The paper describes performance-based incentive contracting schemes that have been implemented to improve results for a range of interventions from time-limited immunizations to chronic conditions that require significant lifestyle changes, such as diabetes. It finds that limited interventions with results or actions that can be measured and that require minimal changes in lifestyle seem to be well suited for performance-based incentives. It argues that performance incentives are a viable and potentially more powerful solution than typical input-oriented approaches to dealing with under-utilization, poor quality, and low efficiency.

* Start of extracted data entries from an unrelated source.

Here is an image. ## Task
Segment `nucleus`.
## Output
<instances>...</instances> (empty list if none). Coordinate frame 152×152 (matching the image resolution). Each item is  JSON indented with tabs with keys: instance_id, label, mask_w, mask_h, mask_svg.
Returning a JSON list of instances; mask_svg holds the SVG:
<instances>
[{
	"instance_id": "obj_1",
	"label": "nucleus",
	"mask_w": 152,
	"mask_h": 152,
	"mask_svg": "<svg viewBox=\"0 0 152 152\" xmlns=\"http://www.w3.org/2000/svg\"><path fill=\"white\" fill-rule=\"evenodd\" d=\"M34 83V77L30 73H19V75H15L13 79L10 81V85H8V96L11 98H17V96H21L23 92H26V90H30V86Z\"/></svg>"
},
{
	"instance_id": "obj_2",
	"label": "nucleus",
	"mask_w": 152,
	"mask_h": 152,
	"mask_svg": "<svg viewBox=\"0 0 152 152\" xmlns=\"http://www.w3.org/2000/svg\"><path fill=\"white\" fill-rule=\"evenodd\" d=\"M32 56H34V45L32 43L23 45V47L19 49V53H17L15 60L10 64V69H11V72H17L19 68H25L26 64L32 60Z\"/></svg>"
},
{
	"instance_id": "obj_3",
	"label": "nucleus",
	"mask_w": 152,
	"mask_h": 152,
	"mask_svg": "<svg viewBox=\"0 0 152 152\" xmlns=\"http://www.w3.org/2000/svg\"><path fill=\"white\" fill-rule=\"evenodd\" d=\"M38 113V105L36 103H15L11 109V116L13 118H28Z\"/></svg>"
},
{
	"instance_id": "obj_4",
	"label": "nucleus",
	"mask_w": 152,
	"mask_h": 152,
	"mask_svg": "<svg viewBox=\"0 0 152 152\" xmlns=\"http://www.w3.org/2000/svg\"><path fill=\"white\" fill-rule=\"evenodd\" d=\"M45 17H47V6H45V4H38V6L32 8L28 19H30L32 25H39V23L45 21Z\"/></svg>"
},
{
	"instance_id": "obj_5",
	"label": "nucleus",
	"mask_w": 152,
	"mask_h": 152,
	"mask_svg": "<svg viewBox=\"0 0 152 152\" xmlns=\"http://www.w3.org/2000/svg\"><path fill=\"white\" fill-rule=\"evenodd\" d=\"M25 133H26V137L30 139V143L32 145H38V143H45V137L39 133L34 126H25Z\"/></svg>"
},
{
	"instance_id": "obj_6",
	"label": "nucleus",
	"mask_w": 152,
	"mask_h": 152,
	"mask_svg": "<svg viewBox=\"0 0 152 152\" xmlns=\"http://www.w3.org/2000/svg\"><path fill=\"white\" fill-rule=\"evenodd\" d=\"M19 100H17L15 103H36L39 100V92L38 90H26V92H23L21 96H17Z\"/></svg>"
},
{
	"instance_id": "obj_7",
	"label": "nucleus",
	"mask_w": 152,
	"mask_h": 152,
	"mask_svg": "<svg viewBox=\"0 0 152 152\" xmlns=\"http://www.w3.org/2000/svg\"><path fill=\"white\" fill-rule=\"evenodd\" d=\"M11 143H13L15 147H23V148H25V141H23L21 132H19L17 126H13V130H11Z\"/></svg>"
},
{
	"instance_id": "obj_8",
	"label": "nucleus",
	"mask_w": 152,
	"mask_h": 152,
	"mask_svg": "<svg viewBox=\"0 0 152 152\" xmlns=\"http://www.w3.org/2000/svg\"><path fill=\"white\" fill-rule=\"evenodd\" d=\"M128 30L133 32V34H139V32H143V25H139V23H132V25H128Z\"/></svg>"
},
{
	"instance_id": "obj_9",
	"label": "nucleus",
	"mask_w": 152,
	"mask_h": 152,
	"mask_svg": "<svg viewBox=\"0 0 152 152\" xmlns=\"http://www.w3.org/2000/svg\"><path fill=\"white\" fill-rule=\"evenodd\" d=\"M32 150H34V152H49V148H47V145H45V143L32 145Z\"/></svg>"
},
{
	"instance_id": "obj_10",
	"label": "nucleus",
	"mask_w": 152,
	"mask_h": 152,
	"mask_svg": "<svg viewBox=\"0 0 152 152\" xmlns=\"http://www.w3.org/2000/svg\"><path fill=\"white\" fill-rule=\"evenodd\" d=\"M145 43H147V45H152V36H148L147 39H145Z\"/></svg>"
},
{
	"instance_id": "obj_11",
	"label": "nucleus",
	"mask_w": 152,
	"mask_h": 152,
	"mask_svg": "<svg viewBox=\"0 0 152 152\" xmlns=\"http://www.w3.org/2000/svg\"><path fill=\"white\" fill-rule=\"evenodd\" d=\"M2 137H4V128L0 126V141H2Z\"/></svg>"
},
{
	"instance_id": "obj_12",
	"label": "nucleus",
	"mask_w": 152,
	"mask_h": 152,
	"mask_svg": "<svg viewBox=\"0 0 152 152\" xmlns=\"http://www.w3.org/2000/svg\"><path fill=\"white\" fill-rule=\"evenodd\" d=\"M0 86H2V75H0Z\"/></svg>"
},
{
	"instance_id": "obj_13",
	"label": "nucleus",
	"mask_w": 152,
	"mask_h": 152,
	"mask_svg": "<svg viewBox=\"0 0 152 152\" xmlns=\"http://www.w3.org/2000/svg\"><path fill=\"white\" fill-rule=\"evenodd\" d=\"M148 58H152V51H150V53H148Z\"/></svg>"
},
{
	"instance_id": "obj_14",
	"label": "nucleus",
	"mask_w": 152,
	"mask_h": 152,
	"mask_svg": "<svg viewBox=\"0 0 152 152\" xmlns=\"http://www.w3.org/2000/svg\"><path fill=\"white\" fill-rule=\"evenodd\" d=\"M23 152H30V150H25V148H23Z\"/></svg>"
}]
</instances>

As the policy communities in wealthy and poor countries alike search for ways to improve health outcomes, increasing attention is being given to establishing contracts between those who finance and those who provide or consume health services. Contracts are seen as a means of creating a legally binding set of mutual expectations, defining ex ante what package of services will be delivered and what the corresponding advance payment or reimbursement will be. They are flexible instruments that can permit public sector funders—for example, ministries of health—as well as social, community-based, or private insurers and nongovernmental organizations (NGOs) to support the provision of services through the private sector, guaranteeing a defined “benefit package” to specific groups.
Starting with a short vignette, this paper first describes the types of problems in low- and middle-income environments that can be (partially) solved with contracting arrangements that incorporate performance incentives. In the second half of the paper, we articulate the reasons that performance incentives hold promise, from a conceptual perspective, and review illustrative experiences with the real-world application of performance incentives. 2 The paper is based largely on the work of the Center for Global Development’s Working Group on Performance-Based Incentives.